4. Februar 2012

Freie Schulwahl in Zürich?

Nach Volksabstimmungen in den Kantonen Baselland, Thurgau und St. Gallen, die allesamt deutlich verloren gingen, kommt nun auch in Zürich eine Volksinitiative "Ja! Freie Schulwahl für alle ab der 4. Klasse" vors Volk. Ab Montag debattiert darüber der Kantonsrat.
Die Initiative will den Eltern das Recht geben, die Schule für ihre Kinder frei wählen zu können. Es müsse möglich sein, der Schulpflicht auch in einem anderen Schulmodell als dem von der Volksschule angebotenen gerecht zu werden. Zukünftig soll der Steuerzahlen für das Schulgeld an Privatschulen aufkommen - soweit dies die Pro-Kopf-Kosten der öffentlichen Schule nicht übersteigt. Die Initianten versprechen sich durch die Konkurrenz zwischen privaten und öffentlichen Schulen auch eine Qualitätssteigerung. 
Die Gegner verweisen auf die gesellschaftlich wichtige Integrationsfunktion der öffentlichen Schule. Ausserdem seien durch eine Annahme beträchtliche Mehrkosten zu tragen.
Auch die öffentliche Primarschule Regensberg reagiert mit innovativen Angeboten auf neue Bedürfnisse. (Bild: NZZ / Karin Hofer)
Sind die öffentlichen Schulen innovativ genug? Bild: Karin Hofer, NZZ
Wie viel Wettbewerb erträgt die Schule? NZZ, 4.2. von Walter Bernet

1 Kommentar:

  1. Walter Bernet schreibt einen Kommentar zum Thema in der NZZ vom 4.2. Privatschulen als Konkurrenz zu den Volksschulen haben in der Schweiz und im Kanton Zürich eine bescheidene Tradition. Anders als etwa in den Niederlanden, wo die grossen konfessionellen Gruppierungen für ausgezeichnete Bildungsleistungen sorgten, ist hierzulande das mit dem liberalen Aufbruch des 19. Jahrhunderts verknüpfte Erfolgsmodell der öffentlichen Volksschule bis in die jüngste Zeit kaum hinterfragt worden. Das hat mit ihrer Qualität als Bildungs- und Integrationsinstitution und mit ihrer Verankerung in Quartieren und Gemeinden zu tun.

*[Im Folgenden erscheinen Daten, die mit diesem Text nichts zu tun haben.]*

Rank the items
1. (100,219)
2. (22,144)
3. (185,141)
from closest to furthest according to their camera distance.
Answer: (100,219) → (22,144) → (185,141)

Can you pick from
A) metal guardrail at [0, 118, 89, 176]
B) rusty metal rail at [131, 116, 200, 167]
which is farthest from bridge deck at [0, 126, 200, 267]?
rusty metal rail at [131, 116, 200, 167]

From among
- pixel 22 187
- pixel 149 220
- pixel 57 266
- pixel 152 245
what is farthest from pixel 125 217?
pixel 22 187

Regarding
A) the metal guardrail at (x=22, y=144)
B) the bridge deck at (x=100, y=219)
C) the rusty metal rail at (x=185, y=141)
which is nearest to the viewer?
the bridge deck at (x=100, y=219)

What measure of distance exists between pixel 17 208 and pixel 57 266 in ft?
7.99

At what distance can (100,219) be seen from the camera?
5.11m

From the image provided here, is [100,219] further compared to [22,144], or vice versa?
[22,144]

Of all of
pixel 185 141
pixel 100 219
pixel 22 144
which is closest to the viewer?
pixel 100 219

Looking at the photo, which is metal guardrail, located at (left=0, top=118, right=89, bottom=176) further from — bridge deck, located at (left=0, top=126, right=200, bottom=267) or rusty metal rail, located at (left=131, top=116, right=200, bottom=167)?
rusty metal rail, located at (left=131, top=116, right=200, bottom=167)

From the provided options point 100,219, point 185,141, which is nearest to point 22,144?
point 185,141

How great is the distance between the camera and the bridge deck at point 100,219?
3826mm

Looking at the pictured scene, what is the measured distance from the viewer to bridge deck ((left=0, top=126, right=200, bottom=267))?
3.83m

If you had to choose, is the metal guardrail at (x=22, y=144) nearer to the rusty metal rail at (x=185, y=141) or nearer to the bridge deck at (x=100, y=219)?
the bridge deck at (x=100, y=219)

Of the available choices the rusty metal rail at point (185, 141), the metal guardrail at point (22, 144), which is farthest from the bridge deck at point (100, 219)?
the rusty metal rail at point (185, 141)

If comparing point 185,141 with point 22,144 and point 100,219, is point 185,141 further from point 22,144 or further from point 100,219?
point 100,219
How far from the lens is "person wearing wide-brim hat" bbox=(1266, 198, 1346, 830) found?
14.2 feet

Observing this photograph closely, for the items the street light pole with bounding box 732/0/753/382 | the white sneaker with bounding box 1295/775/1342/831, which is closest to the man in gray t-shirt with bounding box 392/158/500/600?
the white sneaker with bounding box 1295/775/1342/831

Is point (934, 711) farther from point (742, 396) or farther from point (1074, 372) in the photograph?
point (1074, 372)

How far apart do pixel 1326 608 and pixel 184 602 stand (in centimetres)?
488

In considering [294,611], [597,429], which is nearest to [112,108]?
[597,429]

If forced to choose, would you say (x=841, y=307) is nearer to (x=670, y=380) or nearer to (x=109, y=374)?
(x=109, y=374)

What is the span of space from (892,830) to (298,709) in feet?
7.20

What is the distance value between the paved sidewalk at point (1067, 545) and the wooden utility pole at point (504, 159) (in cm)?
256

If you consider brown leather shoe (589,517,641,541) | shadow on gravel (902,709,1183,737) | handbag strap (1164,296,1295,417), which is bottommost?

    Mit ihrer Volksinitiative für eine freie Schulwahl erzwingt die Elternlobby jetzt auch im Kanton Zürich eine Debatte darüber, ob die Zuweisung zu einer bestimmten Schule weiterhin allein vom Wohnort abhängen soll – ohne grosse Wahlmöglichkeit für die Eltern. Es ist voraussehbar, dass die Initiative von Parlament und Volk wuchtig abgelehnt wird. Das liegt an ihrer Radikalität. Mit dem Generalargument eines elterlichen Menschenrechts auf freie Schulwahl verlangt sie sowohl die Freiheit, unter den öffentlichen Schulen auszuwählen, als auch die Möglichkeit, auf Kosten der Steuerzahler eine der öffentlichen vergleichbare private Schule zu besuchen.

    In dieser Einseitigkeit weckt die Eltern-Initiative die geschlossene Abwehr praktisch aller anderen Akteure im Schulbereich mit Ausnahme einiger Privatschulen – vor allem der den Initianten nahestehenden Steiner-Schulen. Die freie Schulwahl führe zu unlösbaren praktischen Problemen, heisst es dann. Und das Manko privater Schulen an demokratischer Beeinflussbarkeit und gesellschaftlicher Einbettung rechtfertige die Bezahlung des Schulgeldes durch die öffentliche Hand nicht.

    Letztlich geht es aber um das Wohl der Kinder. Allen wird die Volksschule nicht gerecht, das zeigt die immer noch steigende Zahl von Sonderschulungen. Es wäre wünschbar, dass die Diskussion über die freie Schulwahl nicht durch den Austausch von Killerargumenten geprägt bliebe. Sie hat schlicht zu klären, wann eine Gemeinde Hand und Geld für den Schulbesuch ausserhalb ihrer eigenen Schule bieten muss.